You can use fairly basic subtraction technique that the lads above suggested. #carlosdc has hit the nail on the head with regard to the type of image this basic technique can be used for. I have attached an example so you can see the results for yourself.
The first shows a image from a simulation at some time t. A second image was subtracted away from the first which was taken some (simulation) time later t + dt. The subtracted image (in black and white for clarity) then shows how the simulation has changed in that time. This was done as described above and is very powerful and easy to code.
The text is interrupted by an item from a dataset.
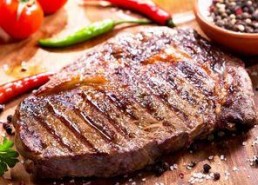 娱乐吃瓜酱牛排视频,揭秘美食与娱乐的跨界融合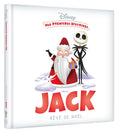 Hachette Disney Mes Premieres Histoires -  Jack Reve De Noel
Hope this aids you in some way
This is some old nasty FORTRAN, but should give you the basic approach. It is not that difficult at all. Due to the fact that I am doing it on a two colour pallette you would do this operation for R, G and B. That is compute the intensities or values in each cell/pixal, store them in some array. Do the same for the other image, and subtract one array from the other, this will leave you with some coulorfull subtraction image. My advice would be to do as the lads suggest above, compute the magnitude of the sum of the R, G and B componants so you just get one value. Write that to array, do the same for the other image, then subtract. Then create a new range for either R, G or B and map the resulting subtracted array to this, the will enable a much clearer picture as a result.
* =============================================================
SUBROUTINE SUBTRACT(FNAME1,FNAME2,IOS)
* This routine writes a model to files
* =============================================================
* Common :
INCLUDE 'CONST.CMN'
INCLUDE 'IO.CMN'
INCLUDE 'SYNCH.CMN'
INCLUDE 'PGP.CMN'
* Input :
CHARACTER fname1*(sznam),fname2*(sznam)
* Output :
integer IOS
* Variables:
logical glue
character fullname*(szlin)
character dir*(szlin),ftype*(3)
integer i,j,nxy1,nxy2
real si1(2*maxc,2*maxc),si2(2*maxc,2*maxc)
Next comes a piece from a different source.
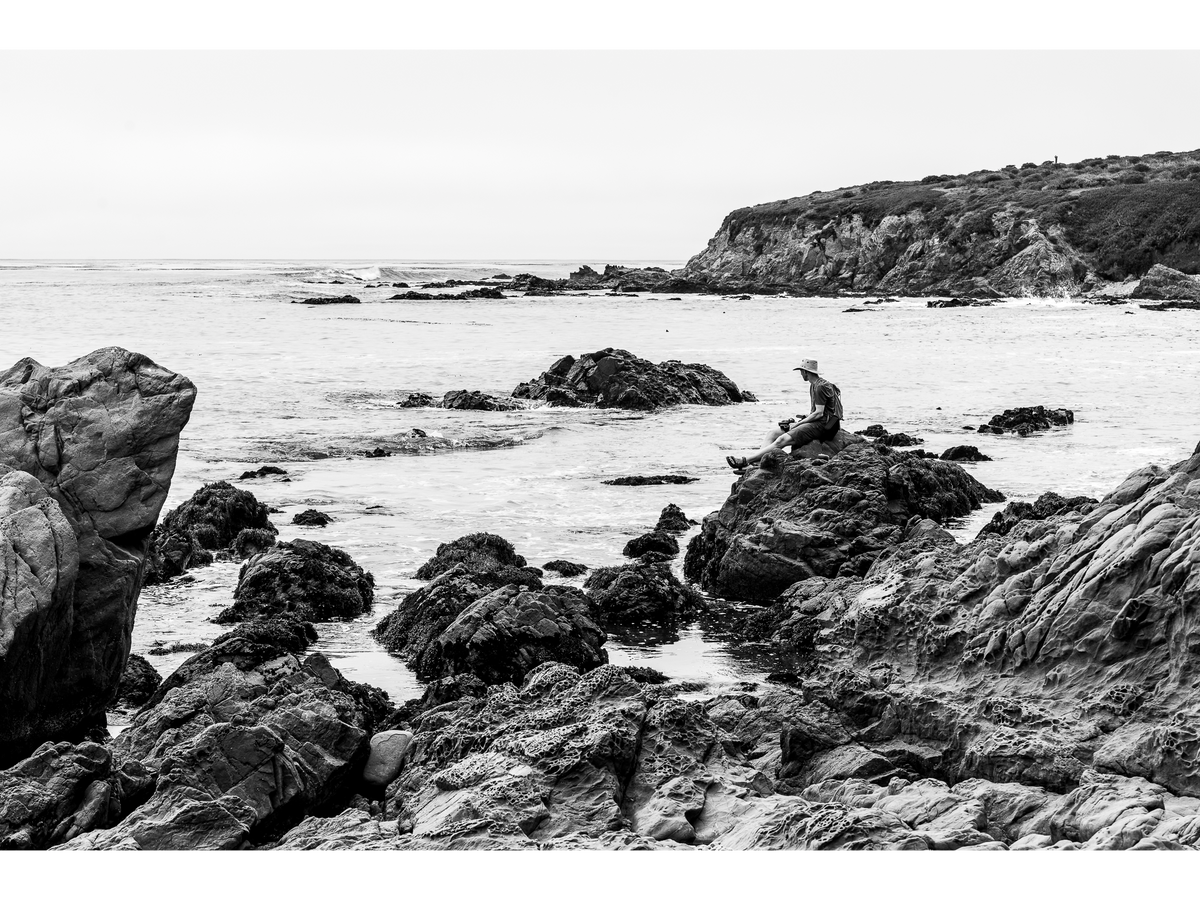 The Ocean, My Friend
* =================================================================
IOS = 1
nomap=.true.
ftype='map'
dir='./pictures'
! reading first image
if(.not.glue(dir,fname2,ftype,fullname))then
write(*,31) fullname
return
endif
OPEN(unit2,status='old',name=fullname,form='unformatted',err=10,iostat=ios)
read(unit2,err=11)nxy2
read(unit2,err=11)rad,dxy
do i=1,nxy2
do j=1,nxy2
read(unit2,err=11)si2(i,j)
enddo
enddo
CLOSE(unit2)
! reading second image
if(.not.glue(dir,fname1,ftype,fullname))then
write(*,31) fullname
return
endif
OPEN(unit2,status='old',name=fullname,form='unformatted',err=10,iostat=ios)
read(unit2,err=11)nxy1
read(unit2,err=11)rad,dxy
do i=1,nxy1
do j=1,nxy1
read(unit2,err=11)si1(i,j)
enddo
enddo
CLOSE(unit2)
! substracting images
if(nxy1.eq.nxy2)then
nxy=nxy1
do i=1,nxy1
do j=1,nxy1
si(i,j)=si2(i,j)-si1(i,j)
enddo
enddo
else
print *,'SUBSTRACT: Different sizes of image arrays'
IOS=0
return
endif
* normal finishing
IOS=0
nomap=.false.
return
* exceptional finishing
10 write (*,30) fullname
return
11 write (*,32) fullname
return
30 format('Cannot open file ',72A)
31 format('Improper filename ',72A)
32 format('Error reading from file ',72A)
end
! =============================================================
Hope this is of some use. All the best.
Out of the methods described in your first link, the histogram comparison method is by far the simplest to code and the fastest. However key point matching will provide far more accurate results since you want to know a precise number describing the difference between two images.
To implement the histogram method, I would do the following:
Compute the red, green, and blue histograms of each image
Add up the differences between each bucket
If the difference is above a certain threshold, then the percentage is 0%
Otherwise the colors found in the images are similar. So then do a pixel by pixel comparison and convert the difference into a percentage.
I don't know any precise algorithms for finding the key points of an image. However once you find them for each image you can do a pixel by pixel comparison for each of the key points.